GIVEN PROBLEM:
Copy the data below word for word, including the answers, and omit the pictures.

EXTRACTED ENTRIES:
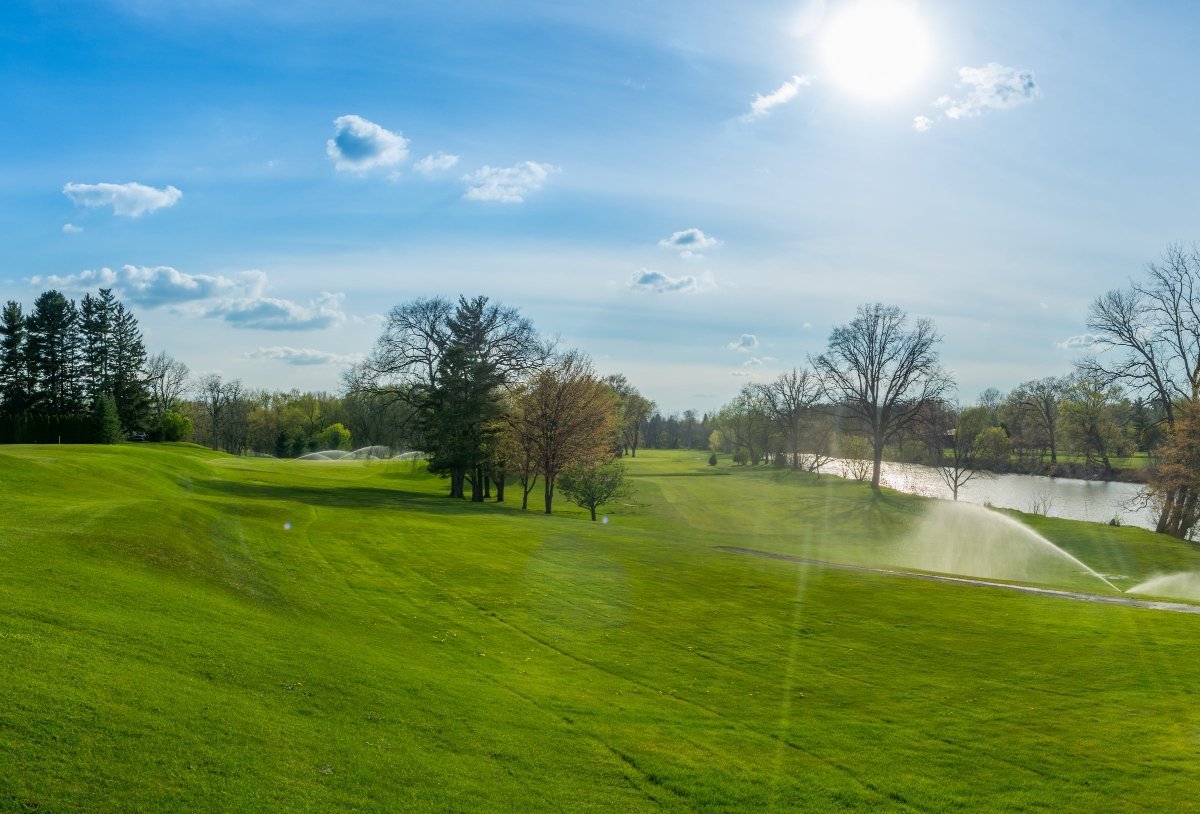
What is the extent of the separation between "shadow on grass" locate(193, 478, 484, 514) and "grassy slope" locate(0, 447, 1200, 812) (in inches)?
630

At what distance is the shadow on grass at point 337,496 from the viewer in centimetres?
4583

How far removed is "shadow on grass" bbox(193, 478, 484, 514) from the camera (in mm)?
45831

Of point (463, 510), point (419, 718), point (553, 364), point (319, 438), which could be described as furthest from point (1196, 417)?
point (319, 438)

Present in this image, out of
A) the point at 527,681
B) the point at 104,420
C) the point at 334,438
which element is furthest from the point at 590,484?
the point at 334,438

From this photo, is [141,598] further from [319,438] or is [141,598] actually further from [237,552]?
[319,438]

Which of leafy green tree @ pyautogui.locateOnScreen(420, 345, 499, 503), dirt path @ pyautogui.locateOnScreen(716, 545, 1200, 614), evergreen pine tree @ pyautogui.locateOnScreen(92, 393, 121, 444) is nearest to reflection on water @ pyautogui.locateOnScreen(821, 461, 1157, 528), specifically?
dirt path @ pyautogui.locateOnScreen(716, 545, 1200, 614)

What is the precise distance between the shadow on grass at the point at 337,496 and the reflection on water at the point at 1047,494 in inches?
1930

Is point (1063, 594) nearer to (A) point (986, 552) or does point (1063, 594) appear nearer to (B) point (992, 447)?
(A) point (986, 552)

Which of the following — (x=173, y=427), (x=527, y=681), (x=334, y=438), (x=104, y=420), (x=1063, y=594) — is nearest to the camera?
(x=527, y=681)

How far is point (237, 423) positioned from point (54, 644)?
140 meters

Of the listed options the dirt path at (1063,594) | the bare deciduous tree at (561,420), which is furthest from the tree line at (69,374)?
the dirt path at (1063,594)

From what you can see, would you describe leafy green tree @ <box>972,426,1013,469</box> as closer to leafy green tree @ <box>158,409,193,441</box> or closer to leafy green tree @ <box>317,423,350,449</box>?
leafy green tree @ <box>158,409,193,441</box>

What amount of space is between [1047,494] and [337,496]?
74.2 metres

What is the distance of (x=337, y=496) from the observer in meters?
50.9
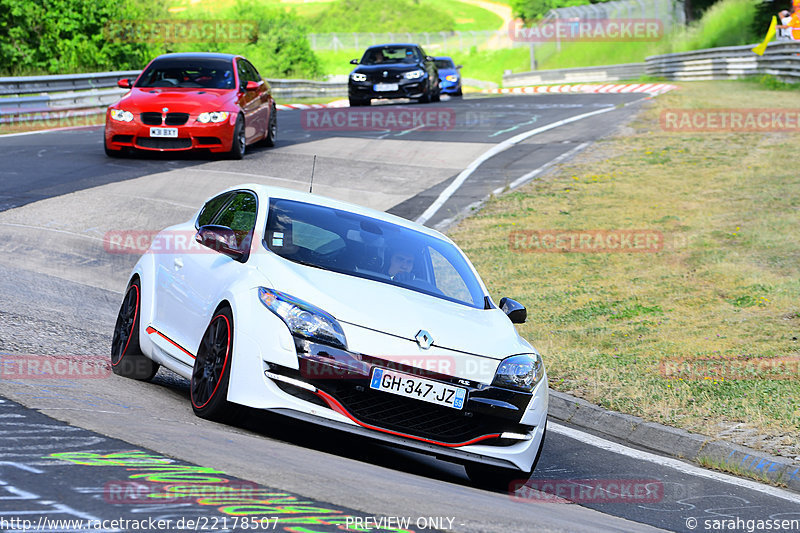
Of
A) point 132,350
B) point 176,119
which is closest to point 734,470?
point 132,350

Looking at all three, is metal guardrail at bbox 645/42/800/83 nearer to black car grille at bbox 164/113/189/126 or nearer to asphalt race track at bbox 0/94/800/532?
black car grille at bbox 164/113/189/126

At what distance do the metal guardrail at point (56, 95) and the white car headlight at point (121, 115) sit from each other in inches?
306

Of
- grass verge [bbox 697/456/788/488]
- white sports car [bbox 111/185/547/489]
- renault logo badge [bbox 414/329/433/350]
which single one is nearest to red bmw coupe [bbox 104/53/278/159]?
white sports car [bbox 111/185/547/489]

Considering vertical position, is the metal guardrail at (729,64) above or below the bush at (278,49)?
below

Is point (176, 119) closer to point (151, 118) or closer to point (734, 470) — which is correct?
point (151, 118)

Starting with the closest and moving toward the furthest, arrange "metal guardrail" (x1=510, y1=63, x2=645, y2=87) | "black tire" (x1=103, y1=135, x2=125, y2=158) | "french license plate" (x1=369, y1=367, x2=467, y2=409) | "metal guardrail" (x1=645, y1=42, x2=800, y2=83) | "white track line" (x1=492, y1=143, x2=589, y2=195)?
"french license plate" (x1=369, y1=367, x2=467, y2=409)
"black tire" (x1=103, y1=135, x2=125, y2=158)
"white track line" (x1=492, y1=143, x2=589, y2=195)
"metal guardrail" (x1=645, y1=42, x2=800, y2=83)
"metal guardrail" (x1=510, y1=63, x2=645, y2=87)

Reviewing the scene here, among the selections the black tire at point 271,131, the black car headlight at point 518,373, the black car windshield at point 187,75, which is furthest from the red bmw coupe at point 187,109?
the black car headlight at point 518,373

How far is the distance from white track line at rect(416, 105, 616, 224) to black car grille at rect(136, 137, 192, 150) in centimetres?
459

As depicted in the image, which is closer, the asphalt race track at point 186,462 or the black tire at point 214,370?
the asphalt race track at point 186,462

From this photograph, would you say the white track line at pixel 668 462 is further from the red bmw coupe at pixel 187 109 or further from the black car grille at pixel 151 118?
the black car grille at pixel 151 118

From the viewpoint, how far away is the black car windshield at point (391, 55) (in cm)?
3148

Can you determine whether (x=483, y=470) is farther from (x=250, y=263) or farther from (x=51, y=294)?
(x=51, y=294)

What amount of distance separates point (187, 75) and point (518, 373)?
576 inches

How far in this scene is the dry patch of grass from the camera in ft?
28.7
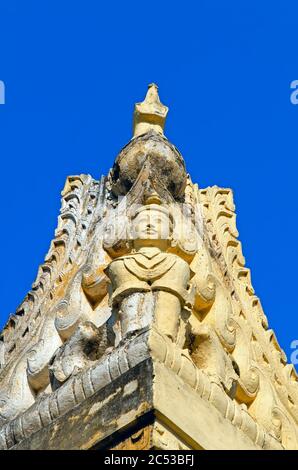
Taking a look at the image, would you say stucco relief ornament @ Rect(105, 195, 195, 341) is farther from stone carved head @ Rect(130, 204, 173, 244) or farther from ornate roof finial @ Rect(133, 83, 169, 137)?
ornate roof finial @ Rect(133, 83, 169, 137)

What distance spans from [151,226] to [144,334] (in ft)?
5.69

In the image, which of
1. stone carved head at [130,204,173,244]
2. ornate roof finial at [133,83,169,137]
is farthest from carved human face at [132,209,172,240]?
ornate roof finial at [133,83,169,137]

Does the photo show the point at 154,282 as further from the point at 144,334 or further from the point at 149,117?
the point at 149,117

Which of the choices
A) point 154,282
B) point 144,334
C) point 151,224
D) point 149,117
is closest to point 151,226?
point 151,224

SOLUTION BELOW:
What is the extent of the separation between "shadow on grass" locate(193, 478, 484, 514) and "grassy slope" locate(0, 447, 1200, 812) (in inches)?
630

At what distance is the shadow on grass at point 337,496 from the viewer in centimetres?
4583

How far removed is "shadow on grass" bbox(193, 478, 484, 514) from the camera (in mm)?
45831

Of point (463, 510), point (419, 718), point (553, 364), point (319, 438), which could be described as furthest from point (1196, 417)?
point (319, 438)

Present in this image, out of
A) the point at 527,681
B) the point at 104,420
C) the point at 334,438
which element is furthest from the point at 590,484?
the point at 334,438

From this photo, is [141,598] further from [319,438] or is [141,598] actually further from [237,552]?
[319,438]

Which of leafy green tree @ pyautogui.locateOnScreen(420, 345, 499, 503), dirt path @ pyautogui.locateOnScreen(716, 545, 1200, 614), evergreen pine tree @ pyautogui.locateOnScreen(92, 393, 121, 444) is nearest to reflection on water @ pyautogui.locateOnScreen(821, 461, 1157, 528), specifically?
dirt path @ pyautogui.locateOnScreen(716, 545, 1200, 614)

What is the precise distance between the shadow on grass at the point at 337,496 and the reflection on water at the point at 1047,494 in inches?
1930

Is point (1063, 594) nearer to (A) point (986, 552) or does point (1063, 594) appear nearer to (B) point (992, 447)?
(A) point (986, 552)

Which of the following — (x=173, y=427), (x=527, y=681), (x=334, y=438), (x=104, y=420), (x=1063, y=594) — is nearest to the camera?
(x=527, y=681)

How far is point (237, 423) positioned from point (54, 644)?
140 meters

Of the listed options the dirt path at (1063,594) | the bare deciduous tree at (561,420), which is furthest from the tree line at (69,374)?
the dirt path at (1063,594)

From what you can see, would you describe leafy green tree @ <box>972,426,1013,469</box> as closer to leafy green tree @ <box>158,409,193,441</box> or closer to leafy green tree @ <box>317,423,350,449</box>?
leafy green tree @ <box>158,409,193,441</box>

What amount of space is between [1047,494] and [337,496]?
74.2 metres

What is the distance of (x=337, y=496) from the observer in meters?
50.9
Of
A) point 132,350
B) point 176,119
which is closest to point 734,470?
point 132,350

Looking at all three, is metal guardrail at bbox 645/42/800/83 nearer to black car grille at bbox 164/113/189/126 or nearer to asphalt race track at bbox 0/94/800/532?
black car grille at bbox 164/113/189/126

At what distance do the metal guardrail at point (56, 95) and the white car headlight at point (121, 115) sit from each other in inches?
306

Of
- grass verge [bbox 697/456/788/488]
- white sports car [bbox 111/185/547/489]
- renault logo badge [bbox 414/329/433/350]
which single one is nearest to red bmw coupe [bbox 104/53/278/159]?
white sports car [bbox 111/185/547/489]

Considering vertical position, is the metal guardrail at (729,64) above or below the bush at (278,49)?
below

Is point (176, 119) closer to point (151, 118) or closer to point (734, 470) — which is correct?
point (151, 118)

Starting with the closest and moving toward the furthest, arrange "metal guardrail" (x1=510, y1=63, x2=645, y2=87) | "black tire" (x1=103, y1=135, x2=125, y2=158) | "french license plate" (x1=369, y1=367, x2=467, y2=409) | "metal guardrail" (x1=645, y1=42, x2=800, y2=83) | "white track line" (x1=492, y1=143, x2=589, y2=195)?
"french license plate" (x1=369, y1=367, x2=467, y2=409)
"black tire" (x1=103, y1=135, x2=125, y2=158)
"white track line" (x1=492, y1=143, x2=589, y2=195)
"metal guardrail" (x1=645, y1=42, x2=800, y2=83)
"metal guardrail" (x1=510, y1=63, x2=645, y2=87)

Reviewing the scene here, among the selections the black tire at point 271,131, the black car headlight at point 518,373, the black car windshield at point 187,75, which is furthest from the red bmw coupe at point 187,109?
the black car headlight at point 518,373

How far is the distance from white track line at rect(416, 105, 616, 224) to black car grille at rect(136, 137, 192, 150) in centimetres?
459

As depicted in the image, which is closer, the asphalt race track at point 186,462 or the black tire at point 214,370?
the asphalt race track at point 186,462

From this photograph, would you say the white track line at pixel 668 462 is further from the red bmw coupe at pixel 187 109 or further from the black car grille at pixel 151 118?
the black car grille at pixel 151 118

From the viewpoint, how far away is the black car windshield at point (391, 55) (in cm)?
3148

Can you determine whether (x=483, y=470) is farther from (x=250, y=263) or farther from (x=51, y=294)?
(x=51, y=294)

What amount of distance separates point (187, 75) and point (518, 373)?
576 inches

How far in this scene is the dry patch of grass from the camera in ft?
28.7
Taking a look at the image, would you say stucco relief ornament @ Rect(105, 195, 195, 341) is farther from stone carved head @ Rect(130, 204, 173, 244) or farther from ornate roof finial @ Rect(133, 83, 169, 137)?
ornate roof finial @ Rect(133, 83, 169, 137)

What distance spans from [151,226] to [144,334] (in ft)?
5.69

In the image, which of
1. stone carved head at [130,204,173,244]
2. ornate roof finial at [133,83,169,137]
is farthest from carved human face at [132,209,172,240]?
ornate roof finial at [133,83,169,137]

Does the photo show the point at 154,282 as further from the point at 144,334 or further from the point at 149,117?
the point at 149,117

Which of the choices
A) point 154,282
B) point 144,334
C) point 151,224
D) point 149,117
is closest to point 151,226?
point 151,224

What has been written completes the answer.